Comedian John Mulaney joins Kevin Nealon in the “Played Joe Biden Once” club, in a sketch from the next-to-last episode before the show shut down due to the coronavirus pandemic. Mulaney makes less of an effort to impersonate Biden than Nealon did, but his high-concept “Wait, that’s just John Mulaney doing John Mulaney” performance is enough to beat Nealon’s sincere-but-not-very-elaborate Biden. What’s more, he’s funnier than Jim Carrey.

Jason Sudeikis

Jason Sudeikis’ Joe Biden was understandably overshadowed by Tina Fey’s epoch-defining Sarah Palin, but revisiting his second appearance in the role—Sudeikis briefly appeared as Biden in a 2007 sketch about the Clintons’ Halloween party—it’s remarkable how much his impression changed over the years. SNL’s 2008 vice presidential debate sketch, in which Biden plays things relatively straight compared with Tina Fey’s Palin, aired on Oct. 4, 2008. On May 5, 2009, the Onion introduced its influential take on the vice president with “Shirtless Biden Washes Trans Am in White House Driveway,” and Joe Biden impressions were never the same.* By 2012, Sudeikis had incorporated parts of the Onion’s Biden character into his own impression:

Sudeikis’ Biden was a workhorse, adapting with the times and safely shepherding the nation through two vice presidential terms, but four years of Donald Trump upped the nation’s crazification factor so much that watching him today is a bittersweet reminder of a more civilized age.

Woody Harrelson

The total package.
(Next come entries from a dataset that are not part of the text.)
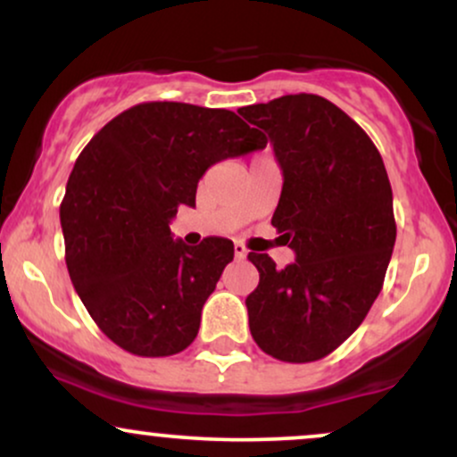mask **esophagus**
I'll return each instance as SVG.
<instances>
[{"label":"esophagus","instance_id":"obj_1","mask_svg":"<svg viewBox=\"0 0 457 457\" xmlns=\"http://www.w3.org/2000/svg\"><path fill=\"white\" fill-rule=\"evenodd\" d=\"M234 255L238 260H245L246 258V246L243 243H234Z\"/></svg>","mask_w":457,"mask_h":457}]
</instances>
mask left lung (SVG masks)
Returning <instances> with one entry per match:
<instances>
[{"label":"left lung","mask_w":457,"mask_h":457,"mask_svg":"<svg viewBox=\"0 0 457 457\" xmlns=\"http://www.w3.org/2000/svg\"><path fill=\"white\" fill-rule=\"evenodd\" d=\"M238 113L269 133L283 170L272 225L296 253L281 270L249 253L260 272L246 296L251 335L275 359L312 363L339 348L380 295L397 232L389 176L365 130L316 94Z\"/></svg>","instance_id":"8db88e82"}]
</instances>
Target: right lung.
Here are the masks:
<instances>
[{
	"mask_svg": "<svg viewBox=\"0 0 457 457\" xmlns=\"http://www.w3.org/2000/svg\"><path fill=\"white\" fill-rule=\"evenodd\" d=\"M266 137L234 112L139 103L115 115L72 167L60 206L66 266L79 298L115 345L171 356L197 337L202 307L234 260L228 238H171L180 206L214 162Z\"/></svg>",
	"mask_w": 457,
	"mask_h": 457,
	"instance_id": "right-lung-1",
	"label": "right lung"
}]
</instances>
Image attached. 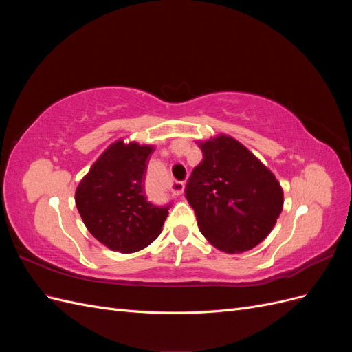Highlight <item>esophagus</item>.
Wrapping results in <instances>:
<instances>
[{
  "instance_id": "esophagus-1",
  "label": "esophagus",
  "mask_w": 352,
  "mask_h": 352,
  "mask_svg": "<svg viewBox=\"0 0 352 352\" xmlns=\"http://www.w3.org/2000/svg\"><path fill=\"white\" fill-rule=\"evenodd\" d=\"M170 189H172V192L175 194V195H182L184 194V190H185V182H173L172 184V186H170Z\"/></svg>"
}]
</instances>
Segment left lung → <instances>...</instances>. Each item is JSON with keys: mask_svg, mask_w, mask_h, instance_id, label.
I'll use <instances>...</instances> for the list:
<instances>
[{"mask_svg": "<svg viewBox=\"0 0 352 352\" xmlns=\"http://www.w3.org/2000/svg\"><path fill=\"white\" fill-rule=\"evenodd\" d=\"M198 145L204 158L190 173L185 195L201 233L228 254L252 250L267 238L280 216V184L230 136L219 135Z\"/></svg>", "mask_w": 352, "mask_h": 352, "instance_id": "obj_1", "label": "left lung"}]
</instances>
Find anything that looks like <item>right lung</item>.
I'll use <instances>...</instances> for the list:
<instances>
[{
    "mask_svg": "<svg viewBox=\"0 0 352 352\" xmlns=\"http://www.w3.org/2000/svg\"><path fill=\"white\" fill-rule=\"evenodd\" d=\"M153 146L116 141L95 162L76 189V207L85 226L105 247L135 252L162 233L167 206H155L145 192Z\"/></svg>",
    "mask_w": 352,
    "mask_h": 352,
    "instance_id": "right-lung-1",
    "label": "right lung"
}]
</instances>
Woody Harrelson’s appearances as Biden during the last election captured not just his alarming teeth but the unease he provoked whenever he started talking during the primary debates, the sense he gave that any one of his stories could go off the rails at any time. Now that we’ve seen the real Biden go head-to-head with the real Trump, the bar for “off the rails” is a lot higher, but this was the one moment in history when a Saturday Night Live Joe Biden got to play the craziest man in the room. Harrelson rose to the occasion, delivering the funniest version of Joe Biden ever to appear on the show.

Joe Biden

Joe Biden stands in front of a flag, wearing a surgical mask and speaking from a lectern.
Inimitable. Jim Watson/Getty Images

There’s only one thing funnier than appearing on Saturday Night Live, and that’s not appearing on Saturday Night Live. Joe Biden has never appeared on Saturday Night Live, which makes him the greatest SNL Biden of all time. Congratulations, Joe, and keep up the good work!

Correction, Oct. 4, 2020: This piece originally misstated that the Onion’s “Shirtless Biden Washes Trans Am in White House Driveway” article was published on May 9, 2009. It was published on May 5, 2009.